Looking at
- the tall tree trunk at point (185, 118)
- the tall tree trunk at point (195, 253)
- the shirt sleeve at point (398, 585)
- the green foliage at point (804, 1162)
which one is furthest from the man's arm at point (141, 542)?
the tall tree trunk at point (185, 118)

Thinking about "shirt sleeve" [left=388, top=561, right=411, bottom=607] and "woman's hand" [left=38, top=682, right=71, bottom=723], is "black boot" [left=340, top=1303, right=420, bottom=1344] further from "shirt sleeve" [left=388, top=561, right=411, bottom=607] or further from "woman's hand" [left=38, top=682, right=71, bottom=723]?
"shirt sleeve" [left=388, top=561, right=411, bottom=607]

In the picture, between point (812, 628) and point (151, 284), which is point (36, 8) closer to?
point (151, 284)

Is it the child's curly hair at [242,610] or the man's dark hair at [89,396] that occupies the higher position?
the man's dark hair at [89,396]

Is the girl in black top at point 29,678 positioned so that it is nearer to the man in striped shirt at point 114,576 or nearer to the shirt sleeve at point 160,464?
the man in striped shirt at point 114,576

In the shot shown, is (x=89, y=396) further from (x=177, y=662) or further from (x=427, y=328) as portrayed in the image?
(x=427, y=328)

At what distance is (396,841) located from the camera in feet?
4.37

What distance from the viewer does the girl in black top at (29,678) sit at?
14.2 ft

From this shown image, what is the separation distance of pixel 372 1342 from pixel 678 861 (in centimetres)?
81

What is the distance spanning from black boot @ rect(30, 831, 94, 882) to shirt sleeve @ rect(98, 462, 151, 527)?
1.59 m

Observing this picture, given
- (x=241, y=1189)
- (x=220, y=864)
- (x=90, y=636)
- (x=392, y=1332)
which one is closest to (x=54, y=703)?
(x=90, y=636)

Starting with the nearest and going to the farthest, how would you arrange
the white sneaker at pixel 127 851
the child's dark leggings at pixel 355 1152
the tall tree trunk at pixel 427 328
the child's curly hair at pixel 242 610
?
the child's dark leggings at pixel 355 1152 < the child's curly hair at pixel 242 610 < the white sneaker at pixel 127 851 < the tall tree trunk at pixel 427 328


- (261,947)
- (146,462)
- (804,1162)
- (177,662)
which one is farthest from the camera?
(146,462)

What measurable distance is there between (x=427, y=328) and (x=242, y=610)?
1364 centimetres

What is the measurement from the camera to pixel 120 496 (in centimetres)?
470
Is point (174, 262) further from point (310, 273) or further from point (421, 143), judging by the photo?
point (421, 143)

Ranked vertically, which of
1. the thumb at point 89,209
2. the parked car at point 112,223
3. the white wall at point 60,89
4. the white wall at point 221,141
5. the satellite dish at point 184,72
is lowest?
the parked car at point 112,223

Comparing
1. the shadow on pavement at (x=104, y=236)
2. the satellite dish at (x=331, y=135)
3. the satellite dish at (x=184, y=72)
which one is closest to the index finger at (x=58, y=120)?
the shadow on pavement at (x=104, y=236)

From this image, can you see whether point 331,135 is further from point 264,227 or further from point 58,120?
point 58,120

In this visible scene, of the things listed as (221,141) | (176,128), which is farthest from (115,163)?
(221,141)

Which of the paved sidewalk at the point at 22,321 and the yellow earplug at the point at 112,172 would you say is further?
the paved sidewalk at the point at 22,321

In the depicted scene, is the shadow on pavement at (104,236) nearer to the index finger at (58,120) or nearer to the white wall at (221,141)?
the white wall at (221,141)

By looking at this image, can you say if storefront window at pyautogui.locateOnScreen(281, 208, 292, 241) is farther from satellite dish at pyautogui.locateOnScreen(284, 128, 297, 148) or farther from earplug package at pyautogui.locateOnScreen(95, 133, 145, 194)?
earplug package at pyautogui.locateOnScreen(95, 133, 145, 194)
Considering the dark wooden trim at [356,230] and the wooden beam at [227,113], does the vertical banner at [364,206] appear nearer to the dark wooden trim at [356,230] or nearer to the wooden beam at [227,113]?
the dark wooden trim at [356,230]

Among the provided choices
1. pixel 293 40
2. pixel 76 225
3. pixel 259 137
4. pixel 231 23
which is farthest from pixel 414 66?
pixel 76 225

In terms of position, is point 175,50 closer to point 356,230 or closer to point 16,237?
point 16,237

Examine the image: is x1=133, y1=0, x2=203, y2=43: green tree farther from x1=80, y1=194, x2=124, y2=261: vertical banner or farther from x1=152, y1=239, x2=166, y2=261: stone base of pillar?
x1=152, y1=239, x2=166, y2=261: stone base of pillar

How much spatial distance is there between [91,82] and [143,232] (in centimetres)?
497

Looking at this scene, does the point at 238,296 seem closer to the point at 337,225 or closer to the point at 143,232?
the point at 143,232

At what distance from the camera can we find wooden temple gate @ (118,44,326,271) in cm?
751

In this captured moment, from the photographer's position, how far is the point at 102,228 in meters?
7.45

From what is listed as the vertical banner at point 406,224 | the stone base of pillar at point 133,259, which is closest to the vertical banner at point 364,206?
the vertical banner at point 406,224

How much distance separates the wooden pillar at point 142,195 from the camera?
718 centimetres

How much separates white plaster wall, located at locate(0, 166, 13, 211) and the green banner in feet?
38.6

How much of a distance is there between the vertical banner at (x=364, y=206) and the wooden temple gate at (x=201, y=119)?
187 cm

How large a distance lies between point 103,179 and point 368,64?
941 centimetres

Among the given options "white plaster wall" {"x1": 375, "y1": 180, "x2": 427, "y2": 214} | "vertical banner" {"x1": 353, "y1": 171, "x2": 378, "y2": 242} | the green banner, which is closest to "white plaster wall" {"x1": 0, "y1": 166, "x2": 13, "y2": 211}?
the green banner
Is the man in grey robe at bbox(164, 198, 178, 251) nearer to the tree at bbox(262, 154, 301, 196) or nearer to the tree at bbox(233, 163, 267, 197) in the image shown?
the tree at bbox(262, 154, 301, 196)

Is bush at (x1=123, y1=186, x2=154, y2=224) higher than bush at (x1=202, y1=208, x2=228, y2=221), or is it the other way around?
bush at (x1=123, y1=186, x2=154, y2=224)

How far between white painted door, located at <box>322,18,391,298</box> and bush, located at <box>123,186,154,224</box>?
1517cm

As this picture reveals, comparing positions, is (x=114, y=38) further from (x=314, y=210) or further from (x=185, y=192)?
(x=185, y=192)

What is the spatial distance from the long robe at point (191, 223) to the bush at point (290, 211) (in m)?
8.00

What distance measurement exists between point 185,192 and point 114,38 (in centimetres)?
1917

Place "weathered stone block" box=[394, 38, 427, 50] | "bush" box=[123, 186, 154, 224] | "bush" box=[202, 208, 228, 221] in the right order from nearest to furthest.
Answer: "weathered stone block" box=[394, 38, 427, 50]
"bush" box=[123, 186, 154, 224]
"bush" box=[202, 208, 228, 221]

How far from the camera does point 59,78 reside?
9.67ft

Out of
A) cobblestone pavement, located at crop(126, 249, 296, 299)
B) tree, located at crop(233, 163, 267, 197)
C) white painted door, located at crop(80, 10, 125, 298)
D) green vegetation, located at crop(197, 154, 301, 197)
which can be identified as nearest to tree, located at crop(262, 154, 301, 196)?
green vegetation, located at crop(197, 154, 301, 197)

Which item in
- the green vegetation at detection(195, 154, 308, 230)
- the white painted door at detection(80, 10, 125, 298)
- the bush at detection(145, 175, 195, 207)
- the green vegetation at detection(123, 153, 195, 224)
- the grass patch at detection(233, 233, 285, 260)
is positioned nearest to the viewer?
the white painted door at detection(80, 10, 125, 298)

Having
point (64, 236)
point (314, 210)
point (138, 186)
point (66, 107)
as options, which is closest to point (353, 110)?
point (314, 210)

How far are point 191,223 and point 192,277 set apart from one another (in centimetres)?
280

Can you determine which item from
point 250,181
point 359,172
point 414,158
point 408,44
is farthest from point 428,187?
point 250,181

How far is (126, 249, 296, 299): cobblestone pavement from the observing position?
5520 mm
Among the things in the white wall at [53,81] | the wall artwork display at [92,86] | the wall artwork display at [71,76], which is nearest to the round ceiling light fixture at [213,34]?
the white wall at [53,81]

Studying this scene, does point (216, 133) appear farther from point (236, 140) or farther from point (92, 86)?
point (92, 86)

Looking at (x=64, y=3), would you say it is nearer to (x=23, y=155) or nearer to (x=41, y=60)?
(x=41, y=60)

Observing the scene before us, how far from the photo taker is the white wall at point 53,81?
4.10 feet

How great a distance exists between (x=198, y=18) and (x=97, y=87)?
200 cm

→ **Task goal**
Begin with the line that contains "Among the things" and end with the last line of the records; set down every line in that span exactly, and nothing else.

→ **Correct output**
Among the things in the white wall at [53,81] | the wall artwork display at [92,86] | the wall artwork display at [71,76], which is nearest to the round ceiling light fixture at [213,34]?
the white wall at [53,81]

Studying this scene, does point (216, 133) appear farther from point (236, 140) or farther from point (92, 86)?
point (92, 86)

Looking at (x=64, y=3), would you say it is nearer to (x=23, y=155) or nearer to (x=41, y=60)?
(x=41, y=60)

Observing the scene before us, how far from the photo taker is the white wall at point 53,81?
4.10 feet

How great a distance exists between (x=198, y=18) and (x=97, y=87)?
200 cm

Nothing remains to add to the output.